As used herein, the term “computer” refers to any electronic device comprising a processor, such as a general-purpose central processing unit (CPU), a specific-purpose processor or a microcontroller. A computer is capable of receiving data (an input), of performing a sequence of predetermined operations thereupon, and of producing thereby a result in the form of information or signals (an output). Depending on the context, the term “computer” will mean either a processor in particular or more generally a processor in association with an assemblage of interrelated elements contained within a single case or housing.

The term “processor” or “processing unit” refers to a data processing circuit that may be a microprocessor, a co-processor, a microcontroller, a microcomputer, a central processing unit, a field programmable gate array (FPGA), a programmable logic circuit, and/or any circuit that manipulates signals (analog or digital) based on operational instructions that are stored in a memory. The term “memory” refers to a storage circuit or multiple storage circuits such as read-only memory, random access memory, volatile memory, non-volatile memory, static memory, dynamic memory, Flash memory, cache memory, and/or any circuit that stores digital information.

As used herein, a “computer-readable medium” or “storage medium” may be any means that can contain, store, communicate, propagate, or transport a computer program for use by or in connection with the instruction execution system, apparatus, or device. The computer-readable medium may be, for example but not limited to, an electronic, magnetic, optical, electromagnetic, infrared, or semiconductor system, apparatus, device, or propagation medium.

It is noted that the embodiments above have been described with reference to different subject-matters. In particular, some embodiments may have been described with reference to method-type claims whereas other embodiments may have been described with reference to apparatus-type claims. However, a person skilled in the art will gather from the above that, unless otherwise indicated, in addition to any combination of features belonging to one type of subject-matter also any combination of features relating to different subject-matters, in particular a combination of features of the method-type claims and features of the apparatus-type claims, is considered to be disclosed with this document.

Furthermore, it is noted that the drawings are schematic.
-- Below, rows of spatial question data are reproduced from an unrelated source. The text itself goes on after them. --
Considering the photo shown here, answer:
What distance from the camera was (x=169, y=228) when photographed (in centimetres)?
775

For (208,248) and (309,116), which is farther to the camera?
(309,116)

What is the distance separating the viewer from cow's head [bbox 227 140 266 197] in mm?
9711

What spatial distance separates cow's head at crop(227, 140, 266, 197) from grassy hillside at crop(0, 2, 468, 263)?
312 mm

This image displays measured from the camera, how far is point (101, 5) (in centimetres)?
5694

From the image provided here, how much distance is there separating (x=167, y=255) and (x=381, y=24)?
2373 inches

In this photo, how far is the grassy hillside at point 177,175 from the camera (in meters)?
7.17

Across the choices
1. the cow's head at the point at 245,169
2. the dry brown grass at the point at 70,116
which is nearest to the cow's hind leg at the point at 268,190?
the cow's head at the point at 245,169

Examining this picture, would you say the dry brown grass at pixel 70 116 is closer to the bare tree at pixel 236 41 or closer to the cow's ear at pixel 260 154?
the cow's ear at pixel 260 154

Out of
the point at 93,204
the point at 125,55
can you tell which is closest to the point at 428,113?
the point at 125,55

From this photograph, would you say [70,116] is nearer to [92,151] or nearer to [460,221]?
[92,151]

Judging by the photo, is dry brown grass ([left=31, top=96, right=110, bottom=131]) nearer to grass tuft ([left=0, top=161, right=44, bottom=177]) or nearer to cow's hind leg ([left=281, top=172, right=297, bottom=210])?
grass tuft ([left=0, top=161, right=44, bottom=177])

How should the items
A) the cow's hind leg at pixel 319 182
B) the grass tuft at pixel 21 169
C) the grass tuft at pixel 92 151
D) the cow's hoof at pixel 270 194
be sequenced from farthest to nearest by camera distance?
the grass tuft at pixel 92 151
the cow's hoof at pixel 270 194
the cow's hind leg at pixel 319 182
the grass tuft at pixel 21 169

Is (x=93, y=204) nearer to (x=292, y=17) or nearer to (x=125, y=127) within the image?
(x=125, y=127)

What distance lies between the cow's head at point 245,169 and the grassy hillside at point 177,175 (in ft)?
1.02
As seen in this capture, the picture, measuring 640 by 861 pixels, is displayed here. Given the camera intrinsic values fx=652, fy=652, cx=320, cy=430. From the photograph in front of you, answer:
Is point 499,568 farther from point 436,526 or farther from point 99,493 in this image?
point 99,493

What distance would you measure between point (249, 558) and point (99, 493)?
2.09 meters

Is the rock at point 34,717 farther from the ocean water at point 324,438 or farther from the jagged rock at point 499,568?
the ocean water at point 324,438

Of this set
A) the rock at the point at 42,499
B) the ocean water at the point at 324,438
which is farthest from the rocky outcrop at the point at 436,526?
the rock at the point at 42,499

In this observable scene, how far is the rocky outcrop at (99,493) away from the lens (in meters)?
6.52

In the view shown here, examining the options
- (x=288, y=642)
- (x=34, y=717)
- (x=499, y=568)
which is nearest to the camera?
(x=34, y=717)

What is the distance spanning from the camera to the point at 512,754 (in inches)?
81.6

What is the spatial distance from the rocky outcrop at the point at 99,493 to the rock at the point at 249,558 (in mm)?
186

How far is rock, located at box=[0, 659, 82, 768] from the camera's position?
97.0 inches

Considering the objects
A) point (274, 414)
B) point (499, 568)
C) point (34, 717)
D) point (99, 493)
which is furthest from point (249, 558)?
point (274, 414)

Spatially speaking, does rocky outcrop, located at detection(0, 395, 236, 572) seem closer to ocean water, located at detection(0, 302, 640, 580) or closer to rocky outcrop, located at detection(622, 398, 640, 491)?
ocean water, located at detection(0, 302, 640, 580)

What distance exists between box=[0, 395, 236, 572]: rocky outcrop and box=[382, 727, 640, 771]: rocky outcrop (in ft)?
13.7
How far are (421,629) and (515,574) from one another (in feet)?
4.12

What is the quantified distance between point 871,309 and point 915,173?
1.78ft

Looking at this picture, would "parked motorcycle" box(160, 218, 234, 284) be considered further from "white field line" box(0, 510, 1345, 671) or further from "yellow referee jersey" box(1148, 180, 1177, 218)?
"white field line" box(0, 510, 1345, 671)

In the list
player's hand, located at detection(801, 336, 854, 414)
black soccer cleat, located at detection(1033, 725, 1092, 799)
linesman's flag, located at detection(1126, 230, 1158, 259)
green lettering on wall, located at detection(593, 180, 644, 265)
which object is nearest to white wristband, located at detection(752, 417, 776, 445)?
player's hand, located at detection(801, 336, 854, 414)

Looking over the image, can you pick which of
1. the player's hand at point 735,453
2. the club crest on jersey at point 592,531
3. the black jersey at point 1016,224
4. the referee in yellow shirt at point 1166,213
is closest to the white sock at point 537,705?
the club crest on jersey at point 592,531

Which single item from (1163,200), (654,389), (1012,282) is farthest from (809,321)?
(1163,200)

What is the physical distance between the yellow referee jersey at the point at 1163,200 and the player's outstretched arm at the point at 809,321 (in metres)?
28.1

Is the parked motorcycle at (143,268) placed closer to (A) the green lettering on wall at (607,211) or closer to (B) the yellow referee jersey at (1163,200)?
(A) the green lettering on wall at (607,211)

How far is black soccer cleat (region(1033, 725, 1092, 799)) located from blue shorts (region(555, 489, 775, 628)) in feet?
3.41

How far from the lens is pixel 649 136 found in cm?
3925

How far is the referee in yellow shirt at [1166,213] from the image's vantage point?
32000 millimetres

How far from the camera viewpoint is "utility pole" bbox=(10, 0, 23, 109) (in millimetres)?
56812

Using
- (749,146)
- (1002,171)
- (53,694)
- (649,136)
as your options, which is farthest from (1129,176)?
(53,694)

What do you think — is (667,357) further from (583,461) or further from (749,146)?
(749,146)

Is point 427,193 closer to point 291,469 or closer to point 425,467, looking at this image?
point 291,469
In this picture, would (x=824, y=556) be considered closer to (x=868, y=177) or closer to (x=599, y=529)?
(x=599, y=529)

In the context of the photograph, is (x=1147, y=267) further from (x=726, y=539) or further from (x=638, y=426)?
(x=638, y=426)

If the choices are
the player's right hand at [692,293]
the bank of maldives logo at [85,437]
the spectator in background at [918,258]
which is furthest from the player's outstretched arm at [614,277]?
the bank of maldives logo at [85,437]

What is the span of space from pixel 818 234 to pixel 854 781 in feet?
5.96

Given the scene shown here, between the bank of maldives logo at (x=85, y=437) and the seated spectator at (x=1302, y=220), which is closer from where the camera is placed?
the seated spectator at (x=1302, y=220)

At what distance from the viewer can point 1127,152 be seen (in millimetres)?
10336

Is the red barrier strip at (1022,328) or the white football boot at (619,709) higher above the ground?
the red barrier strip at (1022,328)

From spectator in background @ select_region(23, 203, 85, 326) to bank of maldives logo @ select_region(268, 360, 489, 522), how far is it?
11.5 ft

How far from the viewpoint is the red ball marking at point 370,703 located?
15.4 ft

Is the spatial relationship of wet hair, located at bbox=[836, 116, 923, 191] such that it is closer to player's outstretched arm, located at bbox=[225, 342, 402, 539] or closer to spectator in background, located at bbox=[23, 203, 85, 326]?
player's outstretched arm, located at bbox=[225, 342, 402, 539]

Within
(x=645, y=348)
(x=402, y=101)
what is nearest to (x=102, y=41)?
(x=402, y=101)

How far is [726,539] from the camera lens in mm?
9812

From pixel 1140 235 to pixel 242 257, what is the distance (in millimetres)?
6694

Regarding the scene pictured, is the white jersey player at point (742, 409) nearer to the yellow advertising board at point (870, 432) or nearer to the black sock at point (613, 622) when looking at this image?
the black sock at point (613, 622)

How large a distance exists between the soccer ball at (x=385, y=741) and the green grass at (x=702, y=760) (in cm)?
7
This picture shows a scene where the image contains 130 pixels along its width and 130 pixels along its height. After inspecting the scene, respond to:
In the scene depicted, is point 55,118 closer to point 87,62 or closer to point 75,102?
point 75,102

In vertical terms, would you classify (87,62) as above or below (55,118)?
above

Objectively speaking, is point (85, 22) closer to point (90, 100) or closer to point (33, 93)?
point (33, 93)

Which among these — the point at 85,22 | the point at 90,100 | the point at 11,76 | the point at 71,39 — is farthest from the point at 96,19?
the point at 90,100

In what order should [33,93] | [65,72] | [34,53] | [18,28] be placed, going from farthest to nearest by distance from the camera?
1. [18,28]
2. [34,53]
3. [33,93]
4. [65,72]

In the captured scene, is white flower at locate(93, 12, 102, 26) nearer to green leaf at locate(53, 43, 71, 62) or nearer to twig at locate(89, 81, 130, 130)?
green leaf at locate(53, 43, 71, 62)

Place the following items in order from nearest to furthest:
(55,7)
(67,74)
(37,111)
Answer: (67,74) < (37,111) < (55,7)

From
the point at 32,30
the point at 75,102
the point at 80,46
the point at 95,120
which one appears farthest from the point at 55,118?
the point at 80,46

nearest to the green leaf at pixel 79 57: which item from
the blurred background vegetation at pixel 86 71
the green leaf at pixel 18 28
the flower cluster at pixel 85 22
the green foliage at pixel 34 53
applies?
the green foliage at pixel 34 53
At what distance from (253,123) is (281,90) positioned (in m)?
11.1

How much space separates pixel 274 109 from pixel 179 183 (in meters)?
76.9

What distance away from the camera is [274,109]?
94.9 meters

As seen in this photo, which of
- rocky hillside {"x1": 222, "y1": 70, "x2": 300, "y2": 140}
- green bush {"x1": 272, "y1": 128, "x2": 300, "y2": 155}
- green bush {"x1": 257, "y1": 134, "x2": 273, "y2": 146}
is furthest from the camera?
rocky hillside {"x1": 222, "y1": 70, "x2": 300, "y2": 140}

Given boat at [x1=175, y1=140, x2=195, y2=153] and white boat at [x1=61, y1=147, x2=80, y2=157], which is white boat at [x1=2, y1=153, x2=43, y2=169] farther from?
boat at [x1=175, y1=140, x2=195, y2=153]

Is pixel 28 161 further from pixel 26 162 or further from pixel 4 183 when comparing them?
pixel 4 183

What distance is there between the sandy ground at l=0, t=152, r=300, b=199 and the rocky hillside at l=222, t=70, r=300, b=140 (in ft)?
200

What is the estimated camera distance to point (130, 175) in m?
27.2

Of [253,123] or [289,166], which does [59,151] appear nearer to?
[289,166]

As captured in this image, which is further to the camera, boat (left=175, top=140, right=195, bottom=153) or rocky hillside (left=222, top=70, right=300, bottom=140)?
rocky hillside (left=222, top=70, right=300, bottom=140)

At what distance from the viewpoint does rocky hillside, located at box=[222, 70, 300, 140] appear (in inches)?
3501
In different drawings, similar or identical elements are provided with the same reference signs. Furthermore, it is noted that in an effort to provide a concise description of the illustrative embodiments, implementation details which fall into the customary practice of the skilled person may not have been described. It should be appreciated that in the development of any such implementation, as in any engineering or design project, numerous implementation-specific decisions must be made in order to achieve the developers' specific goals, such as compliance with system-related and business-related constraints, which may vary from one implementation to another. Moreover, it should be appreciated that such a development effort might be complex and time consuming, but would nevertheless be a routine undertaking of design, fabrication, and manufacture for those of ordinary skill.

Finally, it is noted that the skilled person will be able to design many alternative embodiments without departing from the scope of the appended claims. In the claims, any reference sign placed between parentheses shall not be construed as limiting the claim. The word “comprise(s)” or “comprising” does not exclude the presence of elements or steps other than those listed in a claim. The word “a” or “an” preceding an element does not exclude the presence of a plurality of such elements. Measures recited in the claims may be implemented by means of hardware comprising several distinct elements and/or by means of a suitably programmed processor. In a device claim enumerating several means, several of these means may be embodied by one and the same item of hardware. The mere fact that certain measures are recited in mutually different dependent claims does not indicate that a combination of these measures cannot be used to advantage.